Trecho do texto
+--

Mato Grosso do Sul registrou uma das maiores pressões sobre o custo da construção civil em julho. O valor necessário para construir no Estado aumentou 1,22% no mês, quase três vezes a média brasileira, de 0,44%.
Com a elevação, o custo médio passou a R$ 1.896,68 por metro quadrado, conforme o Índice Nacional da Construção Civil (Sinapi), divulgado nesta terça-feira (11) pelo Instituto Brasileiro de Geografia e Estatística (IBGE).
O desempenho colocou Mato Grosso do Sul na terceira posição entre os estados com as maiores altas mensais. Somente Goiás, com 2,58%, e Rio Grande do Sul, com 1,86%, apresentaram variações superiores. Pará, com 1,02%, e Tocantins, com 0,96%, completaram as cinco primeiras colocações.
Estado ainda tem menor custo do Centro-Oeste
Embora tenha avançado acima da média regional de 1,18%, Mato Grosso do Sul continua sendo o estado mais barato para construir no Centro-Oeste.
Em Mato Grosso, o custo alcançou R$ 2.064,68 por metro quadrado. Goiás registrou R$ 2.008,93, enquanto o Distrito Federal chegou a R$ 2.008,66.
O preço sul-mato-grossense também permanece abaixo do índice nacional, calculado em R$ 1.985,10 por metro quadrado.
A diferença, entretanto, vem diminuindo diante da alta acumulada pelo Estado nos últimos 12 meses. Nesse período, a construção ficou 7,53% mais cara em Mato Grosso do Sul, percentual ligeiramente superior aos 7,40% registrados no Brasil.
Entre janeiro e julho de 2026, a variação estadual ficou em 3,45%, abaixo do avanço nacional de 4,94%.
Mão de obra acumula maior pressão no País
Na composição do custo brasileiro, os materiais responderam por R$ 1.120,13 do valor médio do metro quadrado, enquanto a mão de obra representou R$ 864,97.
Os preços dos materiais aumentaram 0,48% em julho. A elevação perdeu força em relação a junho, quando havia sido de 0,92%. Já a parcela relacionada aos trabalhadores avançou 0,39%, após subir 1,55% no mês anterior.
Na comparação de 12 meses, a mão de obra apresenta o maior impacto, com crescimento de 9,56%. Os materiais acumulam aumento de 5,81%.
Os dados sinalizam uma pressão adicional sobre obras residenciais, comerciais e de infraestrutura em Mato Grosso do Sul. Caso o movimento persista, construtoras e consumidores poderão enfrentar revisões de orçamento, principalmente em projetos de execução mais longa.

+--

Tarefas propostas
a) Transcreva, do texto sobre o custo da construção, o trecho que vai de "O preço sul-mato-grossense" até "nacional de 4,94%.".
b) Segundo o texto sobre o custo da construção, qual passou a ser o custo médio por metro quadrado em Mato Grosso do Sul após a alta de julho?

+--

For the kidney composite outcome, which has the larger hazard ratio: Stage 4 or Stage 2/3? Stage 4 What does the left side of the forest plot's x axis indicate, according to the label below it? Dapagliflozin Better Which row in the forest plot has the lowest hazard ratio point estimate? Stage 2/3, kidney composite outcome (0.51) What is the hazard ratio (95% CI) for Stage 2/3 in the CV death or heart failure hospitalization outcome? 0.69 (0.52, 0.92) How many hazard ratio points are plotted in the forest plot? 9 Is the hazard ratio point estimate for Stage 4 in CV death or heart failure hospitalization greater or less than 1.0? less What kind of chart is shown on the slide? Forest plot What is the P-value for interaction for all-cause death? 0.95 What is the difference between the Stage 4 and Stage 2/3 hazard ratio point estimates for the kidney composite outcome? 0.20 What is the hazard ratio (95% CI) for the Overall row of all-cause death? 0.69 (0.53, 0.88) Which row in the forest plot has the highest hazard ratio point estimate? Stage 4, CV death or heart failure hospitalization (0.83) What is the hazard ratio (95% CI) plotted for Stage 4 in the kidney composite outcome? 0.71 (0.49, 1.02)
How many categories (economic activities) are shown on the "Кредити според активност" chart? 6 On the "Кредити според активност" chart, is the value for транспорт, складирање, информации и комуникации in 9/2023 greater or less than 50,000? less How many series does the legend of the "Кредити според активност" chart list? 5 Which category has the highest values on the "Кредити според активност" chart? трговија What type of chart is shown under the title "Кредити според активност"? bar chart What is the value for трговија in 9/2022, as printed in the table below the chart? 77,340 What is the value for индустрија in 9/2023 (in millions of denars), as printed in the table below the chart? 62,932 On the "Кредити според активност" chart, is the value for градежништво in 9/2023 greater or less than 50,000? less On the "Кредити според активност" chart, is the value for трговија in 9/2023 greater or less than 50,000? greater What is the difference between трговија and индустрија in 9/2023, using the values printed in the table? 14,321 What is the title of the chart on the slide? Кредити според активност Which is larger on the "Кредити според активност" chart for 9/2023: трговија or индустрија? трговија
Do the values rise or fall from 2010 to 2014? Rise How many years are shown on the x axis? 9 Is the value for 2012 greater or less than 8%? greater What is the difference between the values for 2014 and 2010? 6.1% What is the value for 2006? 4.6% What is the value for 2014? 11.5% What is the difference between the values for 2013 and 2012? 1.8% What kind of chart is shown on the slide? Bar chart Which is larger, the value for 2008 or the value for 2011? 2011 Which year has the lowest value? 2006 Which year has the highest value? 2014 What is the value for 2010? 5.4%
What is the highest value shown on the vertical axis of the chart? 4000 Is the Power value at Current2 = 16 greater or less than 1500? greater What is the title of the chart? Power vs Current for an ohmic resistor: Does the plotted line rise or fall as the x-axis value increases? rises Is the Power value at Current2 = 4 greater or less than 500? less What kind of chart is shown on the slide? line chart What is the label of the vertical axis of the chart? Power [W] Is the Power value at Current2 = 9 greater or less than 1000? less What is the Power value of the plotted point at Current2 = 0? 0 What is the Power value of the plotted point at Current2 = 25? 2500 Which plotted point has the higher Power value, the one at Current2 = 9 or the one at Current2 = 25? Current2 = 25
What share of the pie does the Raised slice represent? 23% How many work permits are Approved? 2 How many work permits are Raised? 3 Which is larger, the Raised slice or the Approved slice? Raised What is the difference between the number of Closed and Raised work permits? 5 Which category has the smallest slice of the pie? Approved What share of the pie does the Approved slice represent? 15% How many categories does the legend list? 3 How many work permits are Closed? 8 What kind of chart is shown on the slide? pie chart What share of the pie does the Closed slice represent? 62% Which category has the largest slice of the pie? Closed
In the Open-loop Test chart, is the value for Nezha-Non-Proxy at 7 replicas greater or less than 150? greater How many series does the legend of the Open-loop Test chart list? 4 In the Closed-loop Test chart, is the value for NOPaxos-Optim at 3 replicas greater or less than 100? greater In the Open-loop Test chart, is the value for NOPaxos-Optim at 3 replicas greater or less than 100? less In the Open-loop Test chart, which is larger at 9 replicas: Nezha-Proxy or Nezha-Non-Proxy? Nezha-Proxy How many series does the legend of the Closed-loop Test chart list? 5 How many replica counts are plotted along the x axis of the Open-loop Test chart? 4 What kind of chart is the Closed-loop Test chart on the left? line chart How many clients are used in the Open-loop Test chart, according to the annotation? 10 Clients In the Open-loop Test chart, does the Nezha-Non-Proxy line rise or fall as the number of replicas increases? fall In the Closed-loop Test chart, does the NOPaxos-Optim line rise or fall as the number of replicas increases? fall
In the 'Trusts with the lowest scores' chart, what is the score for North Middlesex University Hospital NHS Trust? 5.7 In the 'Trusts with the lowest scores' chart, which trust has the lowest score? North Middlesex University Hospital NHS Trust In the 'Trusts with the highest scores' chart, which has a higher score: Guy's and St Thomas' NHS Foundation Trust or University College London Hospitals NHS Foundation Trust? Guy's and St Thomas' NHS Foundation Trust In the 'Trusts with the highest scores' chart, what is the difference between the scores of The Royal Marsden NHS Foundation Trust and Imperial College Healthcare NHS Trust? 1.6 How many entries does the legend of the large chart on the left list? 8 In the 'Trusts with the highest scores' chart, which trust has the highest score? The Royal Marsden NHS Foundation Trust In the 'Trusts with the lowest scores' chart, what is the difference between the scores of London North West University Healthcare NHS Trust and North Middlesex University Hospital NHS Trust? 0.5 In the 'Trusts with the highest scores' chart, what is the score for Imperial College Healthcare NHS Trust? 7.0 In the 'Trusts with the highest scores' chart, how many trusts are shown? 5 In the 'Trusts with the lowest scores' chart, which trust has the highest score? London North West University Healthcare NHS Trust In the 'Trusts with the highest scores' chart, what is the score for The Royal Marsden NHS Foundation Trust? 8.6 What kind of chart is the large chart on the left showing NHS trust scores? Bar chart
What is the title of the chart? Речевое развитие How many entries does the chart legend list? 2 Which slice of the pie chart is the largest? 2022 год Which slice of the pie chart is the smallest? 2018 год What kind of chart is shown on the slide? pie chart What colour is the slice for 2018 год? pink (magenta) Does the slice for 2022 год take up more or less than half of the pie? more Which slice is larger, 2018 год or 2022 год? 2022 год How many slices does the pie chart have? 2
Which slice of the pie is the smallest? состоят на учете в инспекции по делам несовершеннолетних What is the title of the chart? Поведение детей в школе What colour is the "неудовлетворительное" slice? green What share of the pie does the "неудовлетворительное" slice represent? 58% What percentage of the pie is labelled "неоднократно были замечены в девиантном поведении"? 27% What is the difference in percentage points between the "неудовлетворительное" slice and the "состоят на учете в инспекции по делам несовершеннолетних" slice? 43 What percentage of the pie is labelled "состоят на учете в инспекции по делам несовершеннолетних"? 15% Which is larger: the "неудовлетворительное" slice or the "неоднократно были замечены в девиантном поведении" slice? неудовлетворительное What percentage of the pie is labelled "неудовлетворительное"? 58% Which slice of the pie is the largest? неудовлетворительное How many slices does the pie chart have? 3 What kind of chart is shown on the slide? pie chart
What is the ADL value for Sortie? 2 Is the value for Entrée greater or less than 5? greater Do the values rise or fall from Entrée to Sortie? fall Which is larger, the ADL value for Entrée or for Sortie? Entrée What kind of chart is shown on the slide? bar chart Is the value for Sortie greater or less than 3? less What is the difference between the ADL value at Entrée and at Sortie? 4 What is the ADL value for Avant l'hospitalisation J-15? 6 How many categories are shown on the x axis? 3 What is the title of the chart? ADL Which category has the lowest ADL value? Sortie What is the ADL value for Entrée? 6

+--

Respostas por tarefa
a)
O preço sul-mato-grossense também permanece abaixo do índice nacional, calculado em R$ 1.985,10 por metro quadrado.
A diferença, entretanto, vem diminuindo diante da alta acumulada pelo Estado nos últimos 12 meses. Nesse período, a construção ficou 7,53% mais cara em Mato Grosso do Sul, percentual ligeiramente superior aos 7,40% registrados no Brasil.
Entre janeiro e julho de 2026, a variação estadual ficou em 3,45%, abaixo do avanço nacional de 4,94%.

b) R$ 1.896,68 por metro quadrado.